Aim of the task = Please transcribe exactly, and only, the lines of the data below between the line holding "genus: Erinaceus" and the line holding "New Zealand, site RKU_CCAMI078.", inclusive.

Given information =
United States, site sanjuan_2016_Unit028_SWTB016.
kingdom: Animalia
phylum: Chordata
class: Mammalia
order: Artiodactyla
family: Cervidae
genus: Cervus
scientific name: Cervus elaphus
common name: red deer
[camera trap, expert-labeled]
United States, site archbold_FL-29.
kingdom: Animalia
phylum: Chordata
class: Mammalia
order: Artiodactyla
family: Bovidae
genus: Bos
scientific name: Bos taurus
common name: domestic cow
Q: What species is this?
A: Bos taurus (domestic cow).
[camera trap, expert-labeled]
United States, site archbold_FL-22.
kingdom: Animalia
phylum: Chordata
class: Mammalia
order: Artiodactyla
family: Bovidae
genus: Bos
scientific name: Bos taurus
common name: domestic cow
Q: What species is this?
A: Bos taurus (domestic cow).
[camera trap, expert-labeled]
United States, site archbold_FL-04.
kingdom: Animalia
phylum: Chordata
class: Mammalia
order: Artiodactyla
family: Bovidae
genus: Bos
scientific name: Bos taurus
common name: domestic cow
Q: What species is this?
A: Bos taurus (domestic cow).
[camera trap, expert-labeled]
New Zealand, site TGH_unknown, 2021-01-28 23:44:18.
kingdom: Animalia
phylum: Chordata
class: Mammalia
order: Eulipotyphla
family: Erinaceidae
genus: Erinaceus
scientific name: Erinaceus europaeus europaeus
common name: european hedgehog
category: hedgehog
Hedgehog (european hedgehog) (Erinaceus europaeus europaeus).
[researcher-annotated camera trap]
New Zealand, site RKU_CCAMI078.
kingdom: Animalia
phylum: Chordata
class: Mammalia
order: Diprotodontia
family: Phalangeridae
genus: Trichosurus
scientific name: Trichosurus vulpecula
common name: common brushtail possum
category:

Exercise solution =
genus: Erinaceus
scientific name: Erinaceus europaeus europaeus
common name: european hedgehog
category: hedgehog
Hedgehog (european hedgehog) (Erinaceus europaeus europaeus).
[researcher-annotated camera trap]
New Zealand, site RKU_CCAMI078.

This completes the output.